By Himanshumali, Manager – Solutions Architect Corp APAC, Mongo
Today, there is little debate on the need for innovation and its ability to significantly impact an organization’s fortunes. So it’s no surprise that the 2022 MongoDB Report on Data and Innovation, based on a survey of 2,000 technology professionals, found that 81% of respondents agree that regularly building new, innovative applications and features is crucial to long-term success of their organization.
Given that we live in the digital age, most of the innovation will come from software and applications, the currency of the new economy. While there is a plethora of off-the-shelf software and cloud services available to fulfill several functions, a lasting competitive advantage comes from innovative custom applications. That’s what sets an organization apart and what makes both data and developers have a key role to play in this modern economy.
Of course, innovation is hard. Research suggests that it takes 3,000 raw ideas to achieve just one commercial success. If so, how is it that some companies regularly deliver innovative products, while others struggle?
One way to explain this could be through the concept of an ‘innovation tax’. For example, the MongoDB study revealed that while technology professionals spend 27% of their time working on new products and features, they need to spend almost the same amount of time on the maintenance of existing systems. For example, developers must work with complex data architectures, multiple frameworks, toolchains, and programming languages just to make simple updates. This naturally slows them down and keeps them from doing their best work. This wasted time that developers must spend is one big part of the innovation tax. It costs organizations money and development cycles and affects developer productivity. Overall, this keeps organizations from launching innovations that businesses need and customers love.

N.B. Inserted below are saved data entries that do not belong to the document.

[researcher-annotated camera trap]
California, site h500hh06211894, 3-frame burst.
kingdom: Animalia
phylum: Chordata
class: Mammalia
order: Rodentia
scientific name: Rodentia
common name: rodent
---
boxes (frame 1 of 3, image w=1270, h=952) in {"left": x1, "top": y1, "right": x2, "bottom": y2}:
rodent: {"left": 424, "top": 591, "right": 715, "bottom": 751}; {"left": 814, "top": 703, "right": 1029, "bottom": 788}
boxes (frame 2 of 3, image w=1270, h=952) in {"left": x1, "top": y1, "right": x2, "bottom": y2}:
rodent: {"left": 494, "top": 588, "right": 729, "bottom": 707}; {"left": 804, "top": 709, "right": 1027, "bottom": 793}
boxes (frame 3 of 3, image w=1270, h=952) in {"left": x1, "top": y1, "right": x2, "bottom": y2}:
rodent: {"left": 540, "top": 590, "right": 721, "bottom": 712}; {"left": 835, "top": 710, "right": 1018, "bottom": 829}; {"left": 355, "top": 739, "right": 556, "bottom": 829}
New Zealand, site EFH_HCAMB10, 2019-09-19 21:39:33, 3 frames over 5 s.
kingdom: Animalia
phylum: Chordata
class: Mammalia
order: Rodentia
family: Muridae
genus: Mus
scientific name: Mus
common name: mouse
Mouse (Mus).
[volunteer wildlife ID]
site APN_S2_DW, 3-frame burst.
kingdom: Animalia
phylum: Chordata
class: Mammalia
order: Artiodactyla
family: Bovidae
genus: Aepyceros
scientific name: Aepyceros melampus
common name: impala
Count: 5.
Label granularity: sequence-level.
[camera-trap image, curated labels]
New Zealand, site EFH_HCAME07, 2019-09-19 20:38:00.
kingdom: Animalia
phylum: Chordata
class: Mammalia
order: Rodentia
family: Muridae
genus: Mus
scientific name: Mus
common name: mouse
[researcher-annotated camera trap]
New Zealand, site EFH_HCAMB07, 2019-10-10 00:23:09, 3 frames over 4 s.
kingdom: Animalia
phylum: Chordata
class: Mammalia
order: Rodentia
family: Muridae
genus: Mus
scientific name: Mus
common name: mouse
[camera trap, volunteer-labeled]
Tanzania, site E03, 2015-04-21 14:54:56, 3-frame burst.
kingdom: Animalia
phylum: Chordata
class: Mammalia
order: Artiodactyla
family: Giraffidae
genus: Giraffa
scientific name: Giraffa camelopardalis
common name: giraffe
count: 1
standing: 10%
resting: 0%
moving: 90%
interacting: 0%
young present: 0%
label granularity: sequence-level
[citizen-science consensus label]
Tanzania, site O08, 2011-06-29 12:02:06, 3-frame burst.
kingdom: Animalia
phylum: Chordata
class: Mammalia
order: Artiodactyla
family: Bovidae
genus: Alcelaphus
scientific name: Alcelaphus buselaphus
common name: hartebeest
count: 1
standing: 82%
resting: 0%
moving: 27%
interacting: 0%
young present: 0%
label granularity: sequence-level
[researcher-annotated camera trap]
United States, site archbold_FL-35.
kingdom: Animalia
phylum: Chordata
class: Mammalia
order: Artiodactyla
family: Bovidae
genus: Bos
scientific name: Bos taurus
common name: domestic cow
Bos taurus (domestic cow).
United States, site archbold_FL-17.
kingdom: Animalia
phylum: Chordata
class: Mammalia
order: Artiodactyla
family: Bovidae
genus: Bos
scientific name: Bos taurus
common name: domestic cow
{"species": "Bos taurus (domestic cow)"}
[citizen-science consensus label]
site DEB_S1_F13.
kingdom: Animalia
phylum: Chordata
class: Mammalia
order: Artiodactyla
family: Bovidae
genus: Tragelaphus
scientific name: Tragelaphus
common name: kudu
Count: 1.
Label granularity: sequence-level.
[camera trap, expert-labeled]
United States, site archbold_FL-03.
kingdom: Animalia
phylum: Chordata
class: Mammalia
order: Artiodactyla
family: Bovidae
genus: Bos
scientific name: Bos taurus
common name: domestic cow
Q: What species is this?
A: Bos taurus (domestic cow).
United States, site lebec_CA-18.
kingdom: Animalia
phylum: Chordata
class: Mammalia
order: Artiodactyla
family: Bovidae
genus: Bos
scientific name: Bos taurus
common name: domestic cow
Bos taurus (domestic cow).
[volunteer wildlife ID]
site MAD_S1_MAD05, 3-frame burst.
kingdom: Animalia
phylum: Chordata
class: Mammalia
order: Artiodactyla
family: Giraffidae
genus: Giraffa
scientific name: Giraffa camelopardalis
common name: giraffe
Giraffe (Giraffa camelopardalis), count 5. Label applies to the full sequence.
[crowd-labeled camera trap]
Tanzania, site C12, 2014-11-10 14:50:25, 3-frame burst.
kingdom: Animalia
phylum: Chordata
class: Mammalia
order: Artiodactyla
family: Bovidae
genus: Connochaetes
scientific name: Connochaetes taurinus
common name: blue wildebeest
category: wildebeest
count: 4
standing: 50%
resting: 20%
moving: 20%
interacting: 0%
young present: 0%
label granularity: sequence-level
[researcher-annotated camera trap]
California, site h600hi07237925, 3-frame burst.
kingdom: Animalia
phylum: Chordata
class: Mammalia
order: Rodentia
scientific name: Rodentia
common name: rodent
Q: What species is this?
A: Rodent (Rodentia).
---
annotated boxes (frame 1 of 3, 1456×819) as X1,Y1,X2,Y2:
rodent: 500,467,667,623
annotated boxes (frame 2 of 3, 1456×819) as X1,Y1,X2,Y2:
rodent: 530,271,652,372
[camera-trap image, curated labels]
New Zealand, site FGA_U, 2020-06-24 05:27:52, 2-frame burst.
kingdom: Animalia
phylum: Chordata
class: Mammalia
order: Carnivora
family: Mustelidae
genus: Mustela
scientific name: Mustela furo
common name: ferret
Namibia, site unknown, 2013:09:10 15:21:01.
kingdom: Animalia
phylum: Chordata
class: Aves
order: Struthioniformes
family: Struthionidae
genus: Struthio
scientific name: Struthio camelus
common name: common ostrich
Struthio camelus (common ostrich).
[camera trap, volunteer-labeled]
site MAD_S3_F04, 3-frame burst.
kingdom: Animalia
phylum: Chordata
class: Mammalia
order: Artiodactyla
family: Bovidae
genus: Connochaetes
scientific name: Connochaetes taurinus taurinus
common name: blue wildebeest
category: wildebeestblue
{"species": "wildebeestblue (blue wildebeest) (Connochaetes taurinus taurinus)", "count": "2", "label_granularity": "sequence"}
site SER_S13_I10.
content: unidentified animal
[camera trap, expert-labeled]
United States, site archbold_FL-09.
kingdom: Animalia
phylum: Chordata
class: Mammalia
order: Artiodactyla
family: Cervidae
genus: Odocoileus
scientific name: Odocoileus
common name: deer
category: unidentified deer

Growing complexity can be a drag on innovation
As requirements for modern applications grow, it causes the underlying infrastructure to bloat as more things are added. In the MongoDB study, 63% of respondents described their organization’s data architecture as complex, while 86% said complexity was a limiting factor when it came to innovation. This complexity often requires developers to spend time maintaining multiple data models, integrating data sources, supporting legacy systems, and bolting on security fixes.
In addition, despite its many advantages, cloud migration and digital transformation also add a layer of complexity. In fact, 60% of respondents said digital transformation efforts increased the complexity of working with data. While the cloud has helped them innovate, 26% said it made innovation harder.
At the same time, regulatory and compliance laws around the collection and use of data are constantly evolving. These changes slow teams down since they consume time and resources.
Smoothing the path to innovation
In the MongoDB survey, respondents identified security and governance of data (30%), high volumes of data in different formats (29%), and integration of different data sources (29%) as their biggest challenges. 73% said working with data was the hardest part of building applications. Quite simply, the solution then lies in making it easier to work with data.
How can that be achieved? Well, first, it’s important to invest in getting a better understanding of how these factors are impacting your team. Here are a few example questions I’d use to gauge this. Do your developers struggle to collaborate because the development environment is fragmented? Have you found that schema changes often take longer to roll out than application changes? Does your current IT environment allow for a 360-degree view of your customers? The answers to these questions must dictate how you manage your applications and data sources.
Teams should look for general-purpose solutions that can solve lots of different problems. For example, choosing a database with a powerful data model that suits multiple use cases, limiting the number of databases that need to be managed, and helping to simplify data architectures. Those technologies hold the promise of radically improving developer productivity, giving developers the most intuitive way to work with data and a repeatable, consistent experience across multiple application requirements — from the core database to analytics, mobile, and search.
While cloud migration and digital transformation are important, they should also be used to rationalize data architecture. In addition, organizations should use niche technologies when absolutely necessary, while taking care that they don’t compromise on data deployment flexibility.
With the right approaches and technologies, technology professionals can be better equipped to overcome barriers to innovation.